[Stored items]
.....

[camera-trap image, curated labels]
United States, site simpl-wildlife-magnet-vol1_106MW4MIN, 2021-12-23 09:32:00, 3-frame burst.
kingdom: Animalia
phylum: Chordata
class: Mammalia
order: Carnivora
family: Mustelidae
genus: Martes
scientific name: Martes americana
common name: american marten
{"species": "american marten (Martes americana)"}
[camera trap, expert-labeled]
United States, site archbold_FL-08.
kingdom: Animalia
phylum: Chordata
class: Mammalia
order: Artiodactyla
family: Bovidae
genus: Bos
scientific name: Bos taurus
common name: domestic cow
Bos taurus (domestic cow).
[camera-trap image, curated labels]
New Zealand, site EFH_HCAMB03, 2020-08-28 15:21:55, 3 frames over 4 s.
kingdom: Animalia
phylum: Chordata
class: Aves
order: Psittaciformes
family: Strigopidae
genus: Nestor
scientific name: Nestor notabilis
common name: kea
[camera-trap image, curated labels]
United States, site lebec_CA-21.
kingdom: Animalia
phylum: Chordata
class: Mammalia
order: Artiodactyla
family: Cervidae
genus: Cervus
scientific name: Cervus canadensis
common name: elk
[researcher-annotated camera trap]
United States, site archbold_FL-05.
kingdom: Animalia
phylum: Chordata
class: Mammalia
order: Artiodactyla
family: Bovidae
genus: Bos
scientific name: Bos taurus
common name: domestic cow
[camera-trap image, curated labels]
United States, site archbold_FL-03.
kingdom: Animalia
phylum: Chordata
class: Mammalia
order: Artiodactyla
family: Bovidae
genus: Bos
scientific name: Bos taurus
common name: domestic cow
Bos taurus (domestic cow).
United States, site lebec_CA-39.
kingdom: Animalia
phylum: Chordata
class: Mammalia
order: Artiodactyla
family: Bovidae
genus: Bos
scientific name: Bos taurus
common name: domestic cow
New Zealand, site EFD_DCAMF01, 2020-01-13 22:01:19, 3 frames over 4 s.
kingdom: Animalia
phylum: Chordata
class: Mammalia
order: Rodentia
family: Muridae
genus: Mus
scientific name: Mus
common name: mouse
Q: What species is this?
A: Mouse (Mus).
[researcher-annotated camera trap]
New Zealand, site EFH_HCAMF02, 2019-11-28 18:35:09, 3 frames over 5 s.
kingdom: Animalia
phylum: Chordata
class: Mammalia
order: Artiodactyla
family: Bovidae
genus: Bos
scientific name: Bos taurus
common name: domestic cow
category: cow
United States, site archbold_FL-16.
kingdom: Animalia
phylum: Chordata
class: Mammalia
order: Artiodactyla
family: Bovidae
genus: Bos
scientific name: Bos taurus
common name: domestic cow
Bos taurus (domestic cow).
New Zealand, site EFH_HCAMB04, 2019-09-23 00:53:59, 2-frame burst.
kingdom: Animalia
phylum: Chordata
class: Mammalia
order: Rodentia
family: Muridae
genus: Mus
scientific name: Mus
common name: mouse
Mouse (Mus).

.....

Activity
Would you output, from the records above, exactly the run of lines that starts at the line containing "United States, site lebec_CA-39." and ends at the line containing "category: cow", and only that run?

Response to this task
United States, site lebec_CA-39.
kingdom: Animalia
phylum: Chordata
class: Mammalia
order: Artiodactyla
family: Bovidae
genus: Bos
scientific name: Bos taurus
common name: domestic cow
New Zealand, site EFD_DCAMF01, 2020-01-13 22:01:19, 3 frames over 4 s.
kingdom: Animalia
phylum: Chordata
class: Mammalia
order: Rodentia
family: Muridae
genus: Mus
scientific name: Mus
common name: mouse
Q: What species is this?
A: Mouse (Mus).
[researcher-annotated camera trap]
New Zealand, site EFH_HCAMF02, 2019-11-28 18:35:09, 3 frames over 5 s.
kingdom: Animalia
phylum: Chordata
class: Mammalia
order: Artiodactyla
family: Bovidae
genus: Bos
scientific name: Bos taurus
common name: domestic cow
category: cow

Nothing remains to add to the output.